PROBLEM. The expected output is an exact copy of each line from the line with "Toshino Adapter 10A" through the end of the data below, with no pictures in it.
======== RECORDS FOR THE EXERCISE
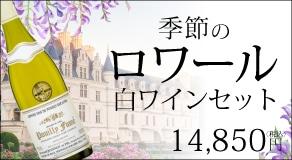 季節のロワール産白ワイン6本セット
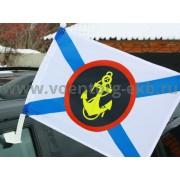 Флаг Морской пехоты на машину с кронштейном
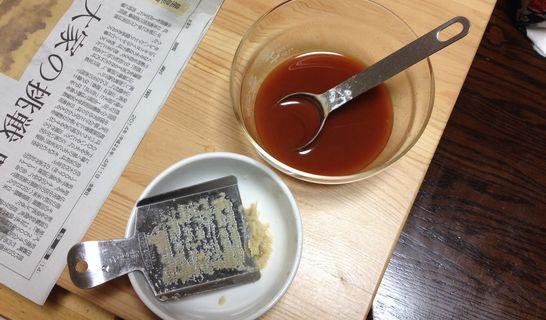 酢豚(合わせ調味料)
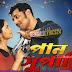 Paan Supari Title Song Lyrics - Zee Bangla Cinema Movie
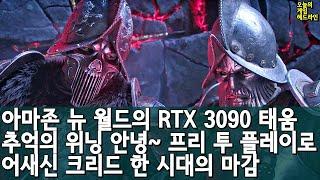 아마존의 새 MMO 뉴 월드, RTX 3090 카드를 태우다 외   게임 헤드라인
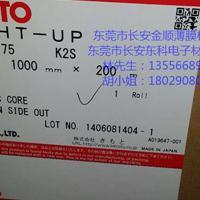 供应kimoto扩散膜25LDE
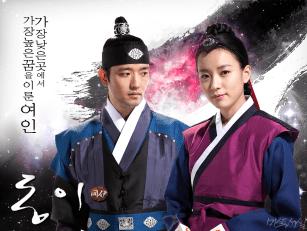 Poster K-Drama Dong Yi 2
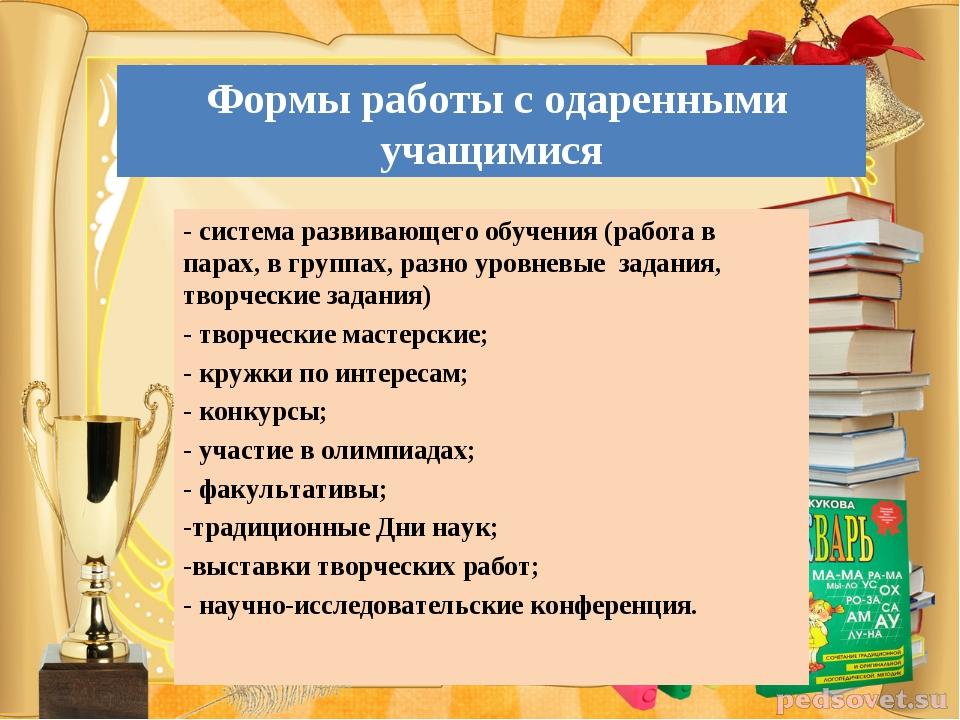 - система развивающего обучения (работа в парах, в группах, разно уровневые з...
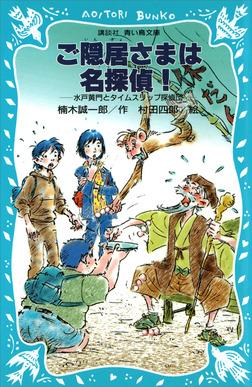 ご隠居さまは名探偵! 水戸黄門とタイムスリップ探偵団-電子書籍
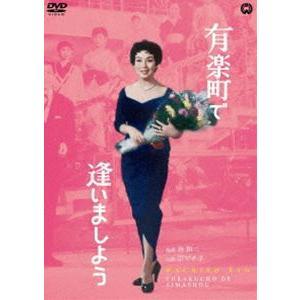 有楽町で逢いましょう [DVD]|starclub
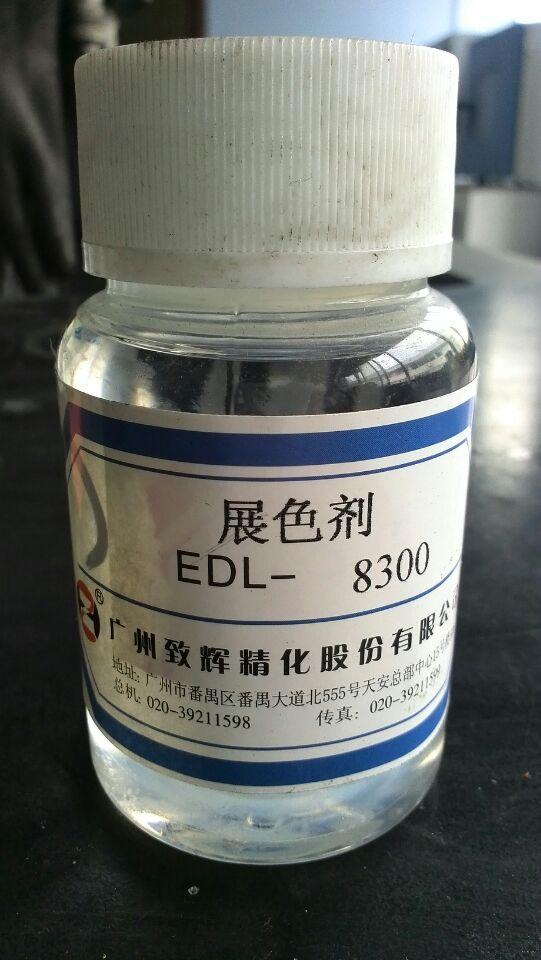 展色剂EDL-8300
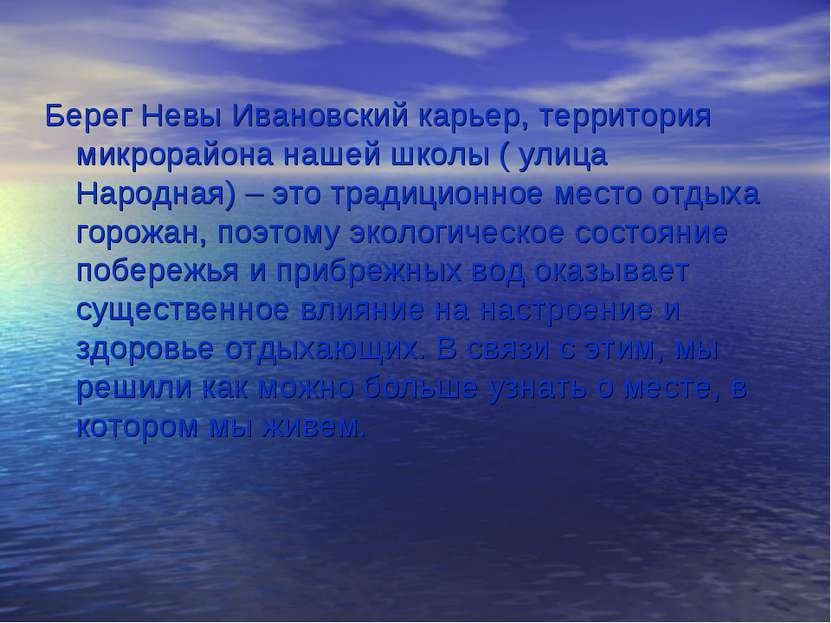 Берег Невы Ивановский карьер, территория микрорайона нашей школы ( улица Наро...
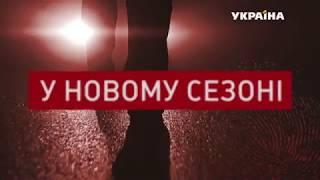 """Агенти справедливості. 6 сезон - скоро на каналі """"Україна"""""""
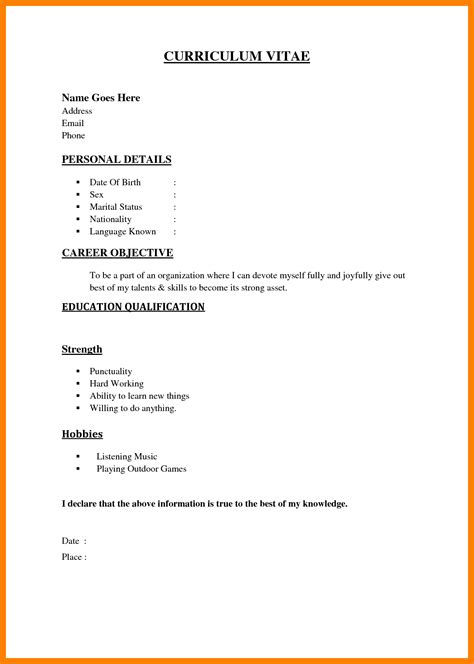 Exles Of Simple Resumes by Sle Simple Resume Format 28 Images Simple Resume Sle
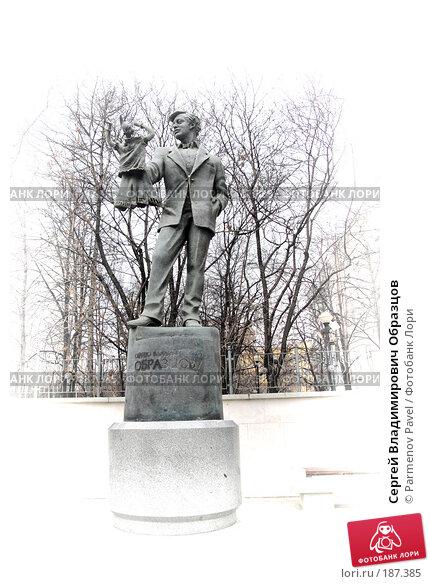 Сергей Владимирович Образцов, фото № 187385, снято 11 января 2008 г. (c) Parmenov Pavel / Фотобанк Лори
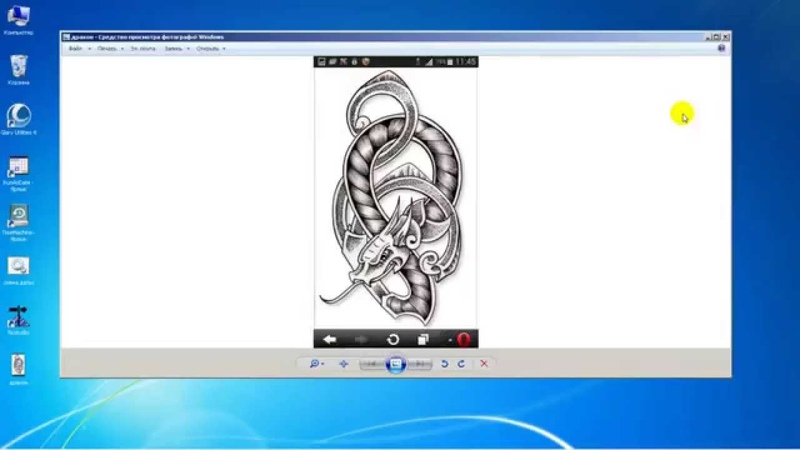 Обучение работе в программе ArtCAM 2011 Pro Видеоурок № 2 Создание и экспорт векторов из CorelDRAW
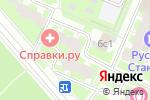 Схема проезда до компании A-support в Москве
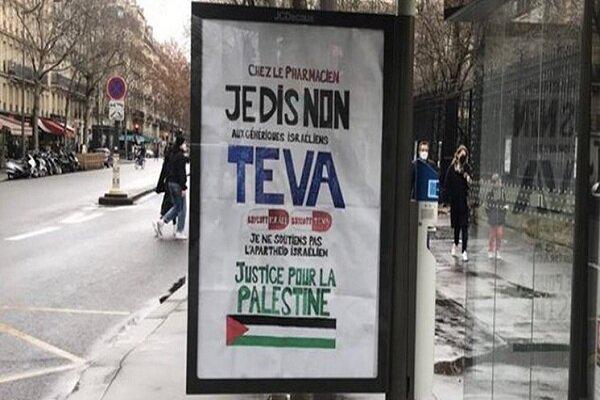 پوسترهای ضدصهیونیستی در پاریس با مضمون تحریم کالاهای ساخت اسراییل
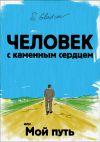 Книга Человек с каменным сердцем или Мой путь автора Сергей Гладков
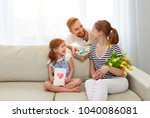 happy mother's day  father and... | Shutterstock . vector #1040086081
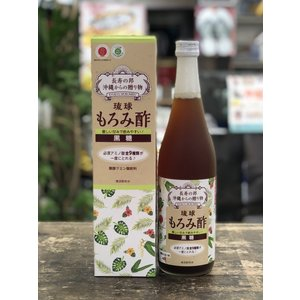 琉球もろみ酢 黒糖入り 久米仙酒造|pukarasuya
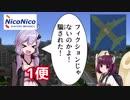 【A列車で行こう9】ニコニコ鉄道迷泥支社 1便【VOICEROID実況】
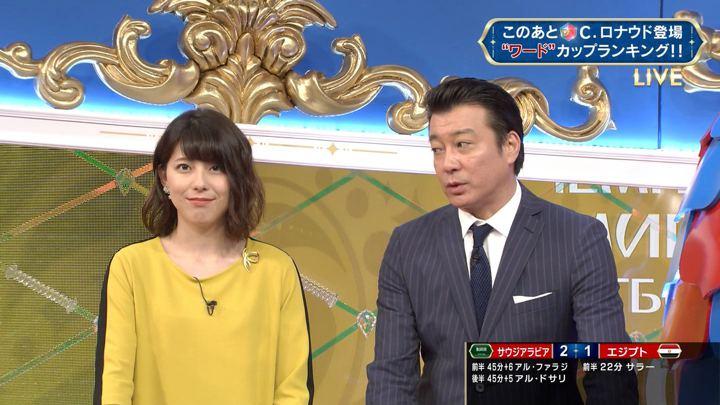 2018年06月25日上村彩子の画像05枚目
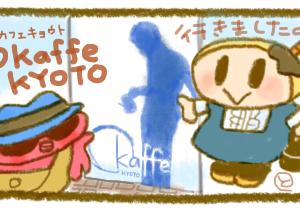 京都・オカフェ キョウト プリンハードボイルド食べました。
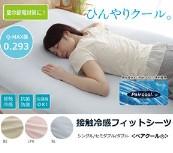 paircool 接触冷感ひんやりタッチ 洗濯可能 ライトピンク 約145×215×20cm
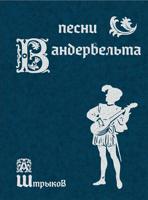 Обложка произведения Песни Вандервельта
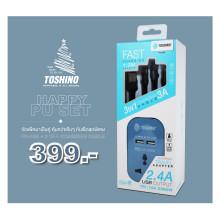 Toshino Adapter 10A สีฟ้า+สายชาร์จ 3 in 1 รุ่น PU-SET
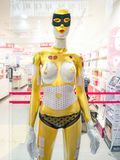 Κορεατικό καλλυντικό κατάστημα Κ-ομορφιάς Στοκ Εικόνες
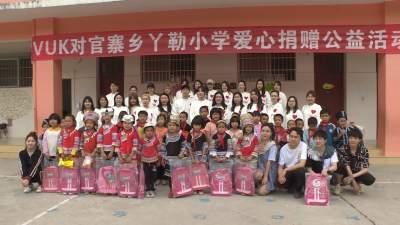 成都熙恩美特生物科技有限公司爱心捐赠团为官寨乡学校捐赠20万元爱心物资 助力农村教育
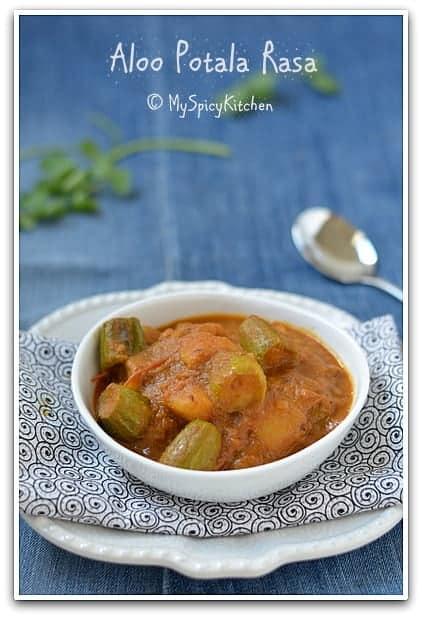 Alu Potala Rasa, Potato Pointed Gourd Curry, Blogging Marathon, Oriya Cuisine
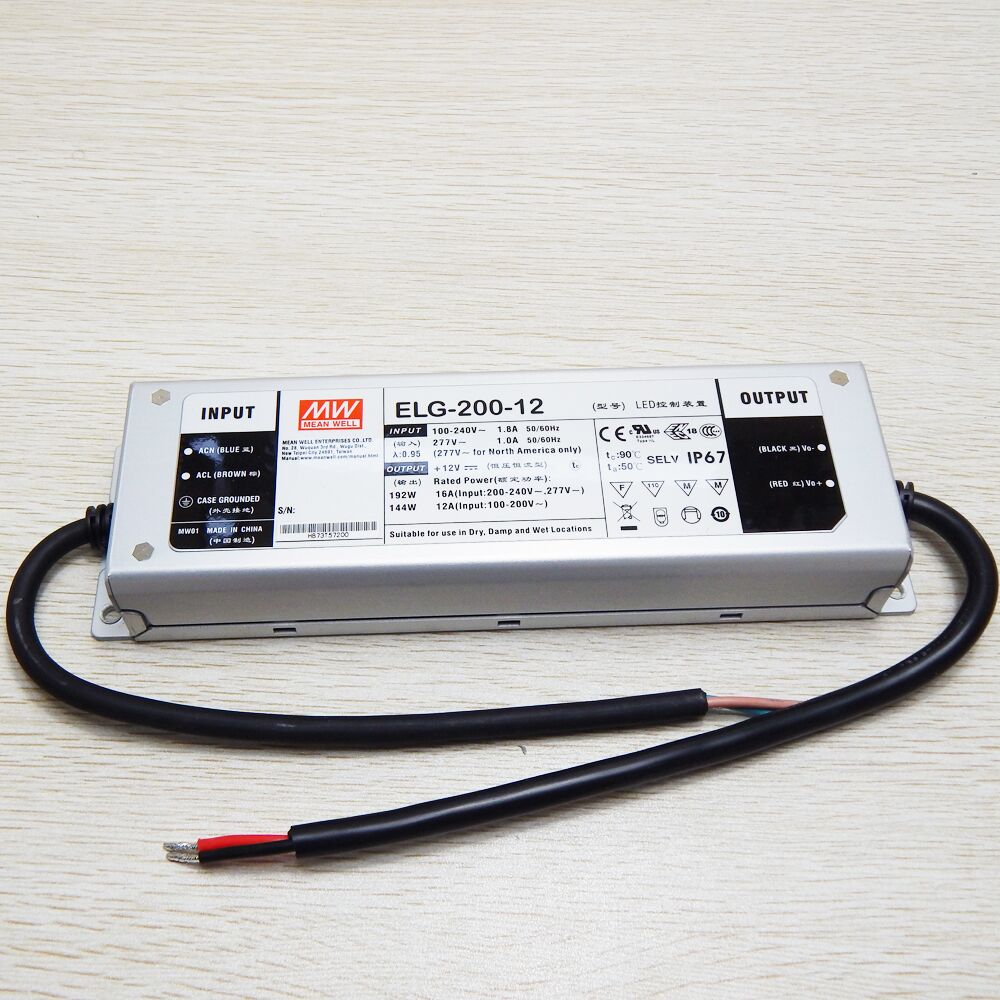 UL IP67 75W 100W 150W 200W 240W MeanWell Светодиодный драйвер адаптер AC100-350V DC 12V 24V водонепроницаемый трансформатор питания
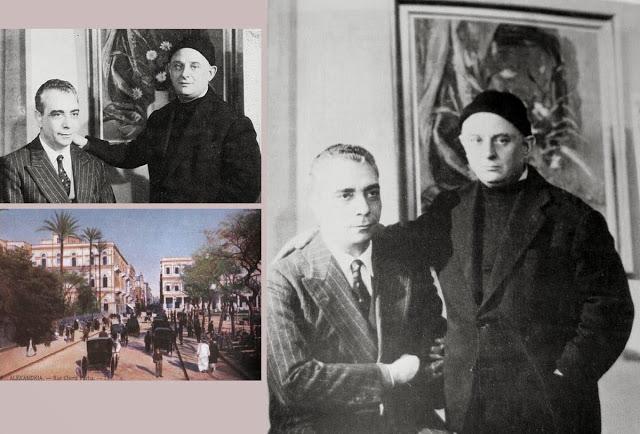 Στο σπίτι του συγγραφέα Στρατή Τσίρκα στην Αλεξάνδρεια. Via Senile Decay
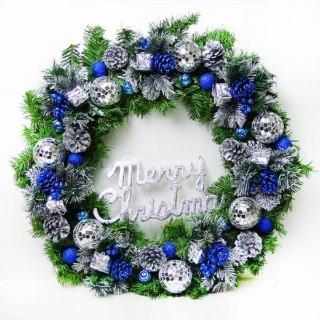 【聖誕裝飾品特賣】20吋豪華高級聖誕花圈 藍銀色系(台灣手工組裝出貨)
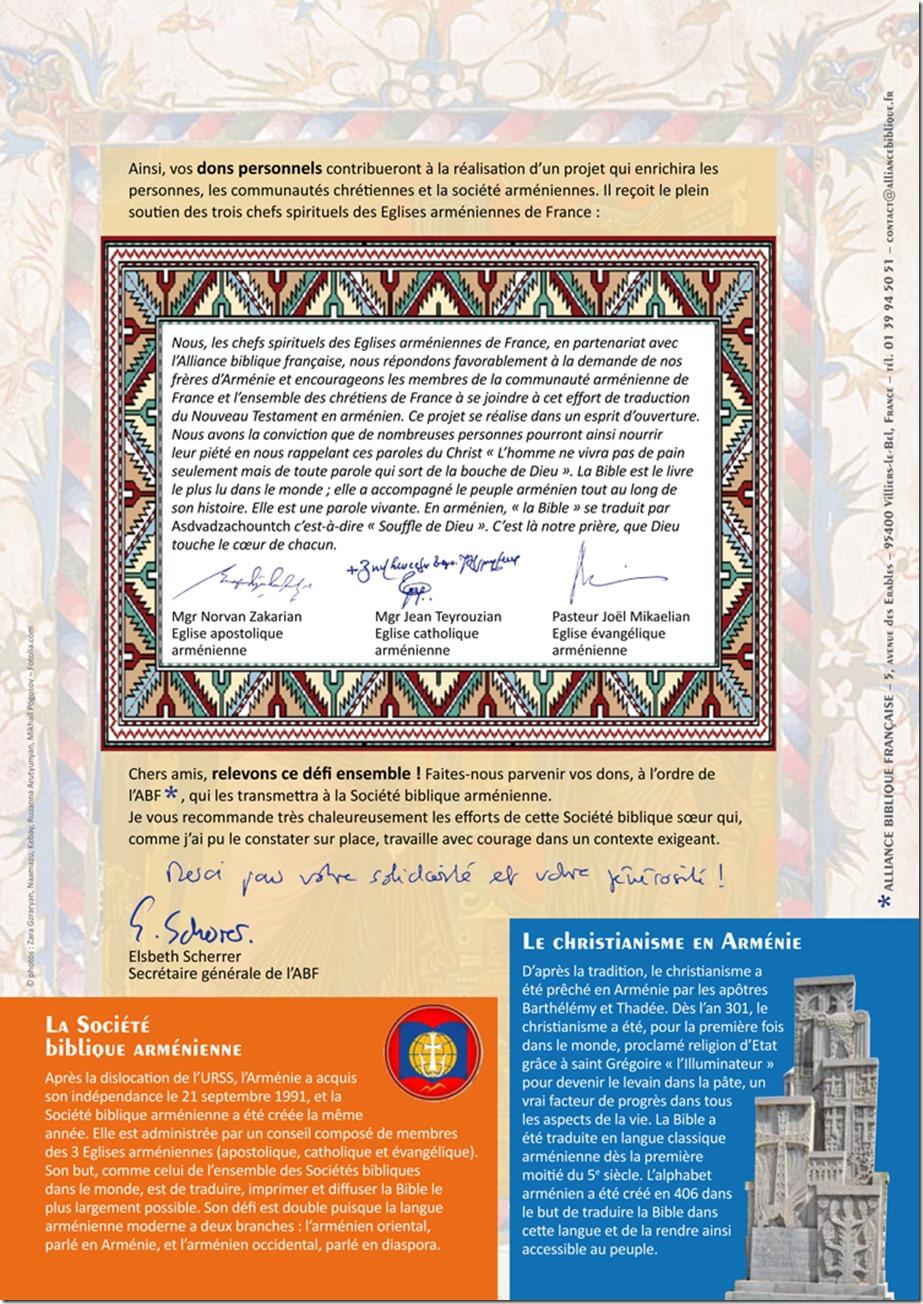 René Léonian - Nouveau Testament en Arménien Occidental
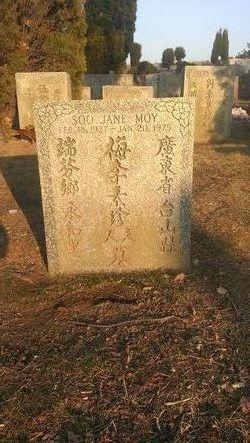 Soo Jane <i>Lee</i> Moy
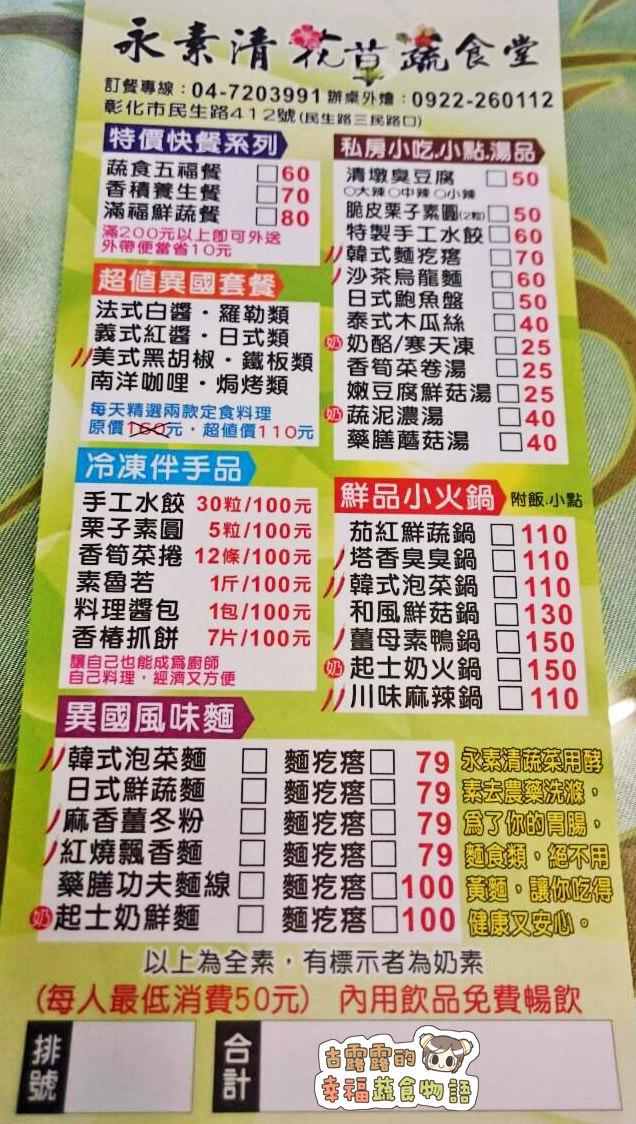永素清花草蔬食堂03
================
EXPECTED ANSWER.
 Toshino Adapter 10A สีฟ้า+สายชาร์จ 3 in 1 รุ่น PU-SET
 Κορεατικό καλλυντικό κατάστημα Κ-ομορφιάς Στοκ Εικόνες
 成都熙恩美特生物科技有限公司爱心捐赠团为官寨乡学校捐赠20万元爱心物资 助力农村教育
 Alu Potala Rasa, Potato Pointed Gourd Curry, Blogging Marathon, Oriya Cuisine
 UL IP67 75W 100W 150W 200W 240W MeanWell Светодиодный драйвер адаптер AC100-350V DC 12V 24V водонепроницаемый трансформатор питания
 Στο σπίτι του συγγραφέα Στρατή Τσίρκα στην Αλεξάνδρεια. Via Senile Decay
 【聖誕裝飾品特賣】20吋豪華高級聖誕花圈 藍銀色系(台灣手工組裝出貨)
 René Léonian - Nouveau Testament en Arménien Occidental
 Soo Jane <i>Lee</i> Moy
永素清花草蔬食堂03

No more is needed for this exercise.